The knockout blow came from Wall Street, thanks to a eminently shareable piece of bad news — that HTC stock is now so low, the sum total of its shares is worth less than what the company has in the bank. Essentially, it’s the invisible hand of the free market becoming visible just long enough to give HTC the finger. The company is perceived to be worthless, and on Wall Street, perception is reality. As Business Insider points out, the main problems are price and profit — an increasingly viral statistic says that on average, each Android phone sold makes about a penny in profit. HTC is below average.
HTC is one of the few Android phone manufacturers still trying to compete in the high-end market, along with Samsung. The massive marketing budgets and expensive components needed to compete along with the Galaxy S series and the iPhone are considerable, and unlike the other two, the HTC One series hasn’t proven to be competitive — Apple and Samsung continue to dominate, with HTC picking up a much smaller share of the market.
Another problem is that the shotgun approach to budget phones appears to be backfiring. The chart above is from OpenSignal, and is a visual aid telling you how many Android phones are on the market (and how well they’re selling). Note that this is as of August 2014, so now even more devices are available. Usually, I’d say more choice is never a bad thing, and maybe it still isn’t for the consumer, but it’s a disaster for some of these companies. There’s no way these companies can communicate the differences between all their phones to enough customers, especially not in a world where Apple is just cranking out the iPhone (note how quickly they dropped even the lone budget offering, the 5c). Just scroll down to the HTC Desire portion of HTC’s online store and your eyes are guaranteed to glaze over before you realize it used to be worse.
The prevailing strategy in Android has been to churn out as many mixes and matches of components as possible in the hope that there are little niches of customers that a particular configuration at a particular price will appeal to. The chances of those niches ever being fully aware of that their perfect phone exists has been slim, assuming those niches even exist. In the meantime, each of those disparate phones needs its own budget, and none of them are going to be pulling in much profit, if any.
It’s hard to tell how HTC can move forward. Even if they do simplify their offerings, their native Taiwan isn’t the most advantageous country to operate out of, economically — because of their longstanding political dispute with China, it’s been difficult to sign free trade agreements with regional trading partners, hurting the competitiveness of their exports versus companies based in China or South Korea. The cruelly ironic part is that HTC doesn’t make bad phones — the HTC One M9 is absolutely one of the best devices to hit the market this year. But, having a flagship phone is becoming as much of a luxury for manufacturers as it has been for consumers. HTC might need to hop out altogether and focus on competitively-priced budget offerings, but even that could amount to a stopgap measure.
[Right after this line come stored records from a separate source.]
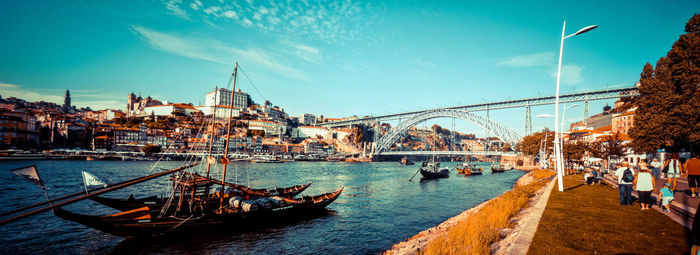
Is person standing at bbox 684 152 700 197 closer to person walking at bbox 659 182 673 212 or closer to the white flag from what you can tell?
person walking at bbox 659 182 673 212

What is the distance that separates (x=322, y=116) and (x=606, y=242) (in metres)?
176

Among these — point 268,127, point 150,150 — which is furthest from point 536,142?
point 268,127

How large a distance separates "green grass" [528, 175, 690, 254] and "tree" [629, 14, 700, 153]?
514 inches

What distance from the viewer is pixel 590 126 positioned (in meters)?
81.2

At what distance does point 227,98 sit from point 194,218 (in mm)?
149151

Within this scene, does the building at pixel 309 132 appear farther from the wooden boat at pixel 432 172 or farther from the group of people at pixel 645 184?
the group of people at pixel 645 184

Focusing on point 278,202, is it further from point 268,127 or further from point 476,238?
point 268,127

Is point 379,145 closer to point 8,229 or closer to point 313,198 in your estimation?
point 313,198

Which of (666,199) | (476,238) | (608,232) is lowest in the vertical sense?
(476,238)

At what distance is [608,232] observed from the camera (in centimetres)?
660

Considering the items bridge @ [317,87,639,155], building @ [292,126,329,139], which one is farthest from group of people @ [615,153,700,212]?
building @ [292,126,329,139]

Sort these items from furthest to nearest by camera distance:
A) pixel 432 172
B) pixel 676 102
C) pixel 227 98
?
pixel 227 98 < pixel 432 172 < pixel 676 102

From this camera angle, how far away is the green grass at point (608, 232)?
5445 millimetres

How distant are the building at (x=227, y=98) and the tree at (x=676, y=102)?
146366mm
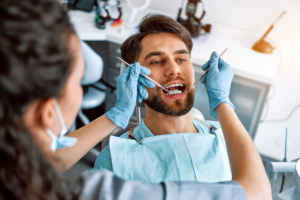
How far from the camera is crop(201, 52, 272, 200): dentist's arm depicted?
2.36 ft

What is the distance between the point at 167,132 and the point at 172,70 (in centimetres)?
33

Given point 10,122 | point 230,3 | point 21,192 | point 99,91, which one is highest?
point 230,3

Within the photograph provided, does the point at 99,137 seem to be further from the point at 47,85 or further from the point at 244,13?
the point at 244,13

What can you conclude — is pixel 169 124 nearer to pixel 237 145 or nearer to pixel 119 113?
pixel 119 113

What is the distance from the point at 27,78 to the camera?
44cm

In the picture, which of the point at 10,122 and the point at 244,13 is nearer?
the point at 10,122

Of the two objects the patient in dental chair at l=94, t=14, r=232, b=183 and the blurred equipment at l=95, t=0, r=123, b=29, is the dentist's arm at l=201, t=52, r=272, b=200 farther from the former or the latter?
the blurred equipment at l=95, t=0, r=123, b=29

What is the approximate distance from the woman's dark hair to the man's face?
0.74m

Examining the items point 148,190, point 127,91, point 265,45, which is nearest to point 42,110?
point 148,190

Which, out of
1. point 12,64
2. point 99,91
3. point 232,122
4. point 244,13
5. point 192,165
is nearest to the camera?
point 12,64

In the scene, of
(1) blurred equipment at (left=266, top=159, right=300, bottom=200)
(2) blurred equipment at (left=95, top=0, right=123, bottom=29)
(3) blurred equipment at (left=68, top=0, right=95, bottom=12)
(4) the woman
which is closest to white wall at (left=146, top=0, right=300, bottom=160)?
(2) blurred equipment at (left=95, top=0, right=123, bottom=29)

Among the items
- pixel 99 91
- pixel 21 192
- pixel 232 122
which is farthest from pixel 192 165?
pixel 99 91

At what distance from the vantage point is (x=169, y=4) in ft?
7.41

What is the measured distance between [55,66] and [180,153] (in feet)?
2.52
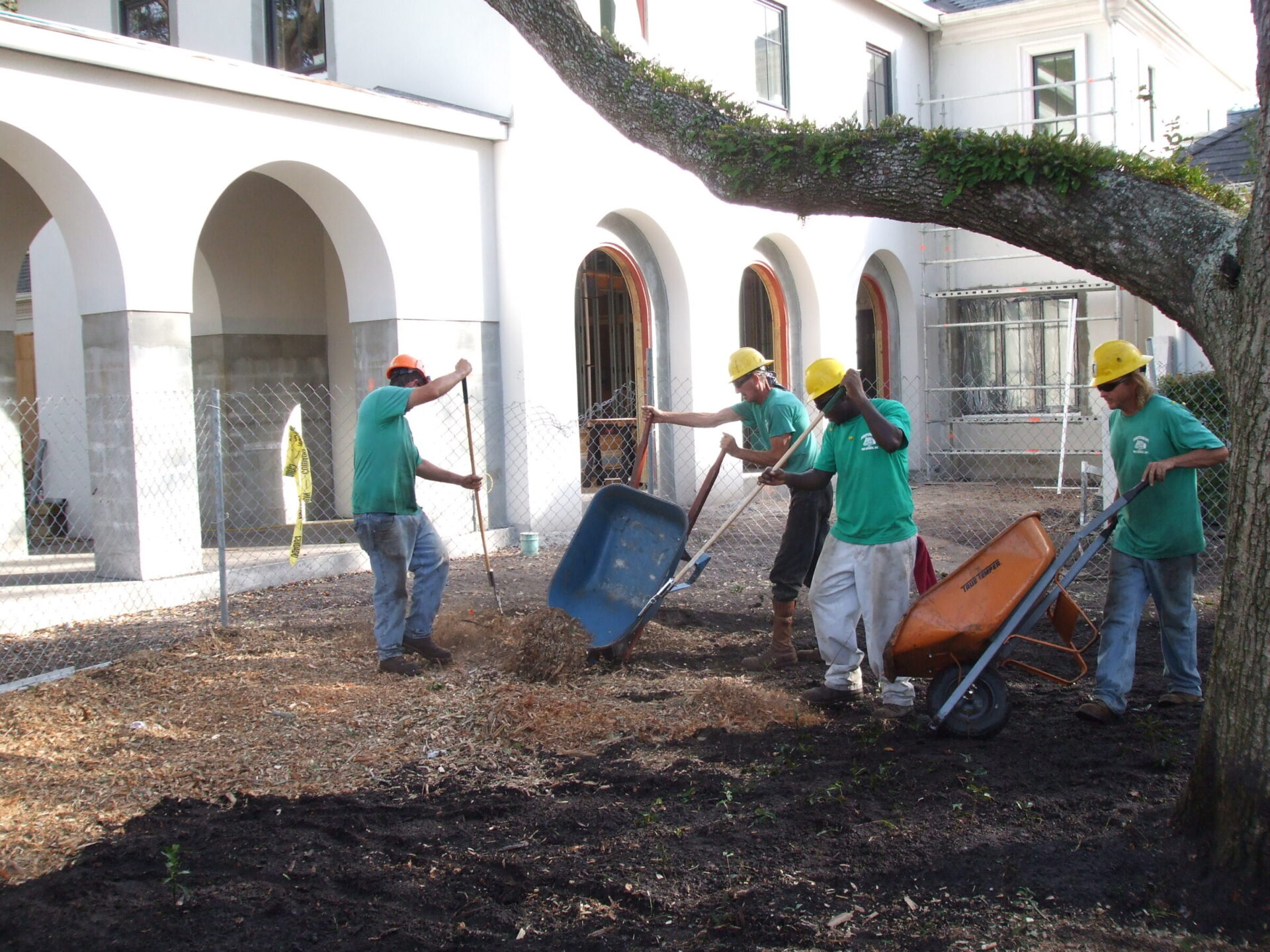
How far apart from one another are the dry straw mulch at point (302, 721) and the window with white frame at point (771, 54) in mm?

Thing is, this a problem facing all Android manufacturers, save for the companies capable of operating at the thinnest of margins or capable of producing phones at the lowest cost. It feels like the entire industry needs a dramatic shift in strategy — and the answer might be modularity. Motorola has been successful with this to an extent with the customizability of the Moto series, but you can see the future in Project Ara, Google’s experiment with building a modular phone where consumers pick and choose the components they want. It’s not a replacement for phones as they are now, because there will always be people who (rightly) can’t be bothered with the technical details and just need something that works. What modularity can do is take advantage of a consumer base now hyper-aware of all those features — processor, display quality, camera — that manufacturers constantly crow about, making it easy for them to make their own perfect phones without having to wade through an ocean of Desires.
Then again, modularity could be the death knell for manufacturers as we know them, too. While Samsung has helped itself tremendously by starting to make its own processors, a shift to modularity will likely favor component manufacturers. After all, HTC’s plight becomes much clearer when you ask what, exactly, HTC is providing in terms of value. They make the HTC Sense Android overlay and they’re responsible for the shell that encases components made by other companies — and the former isn’t something to brag about in an Android market almost always clamoring for more stock Android options. Finding a way to fit all those components together into an attractive case takes considerable skill, but that goes out the window with modularity. In that world, HTC as we know it is rendered as worthless as Wall Street thinks it is today — and they won’t be alone.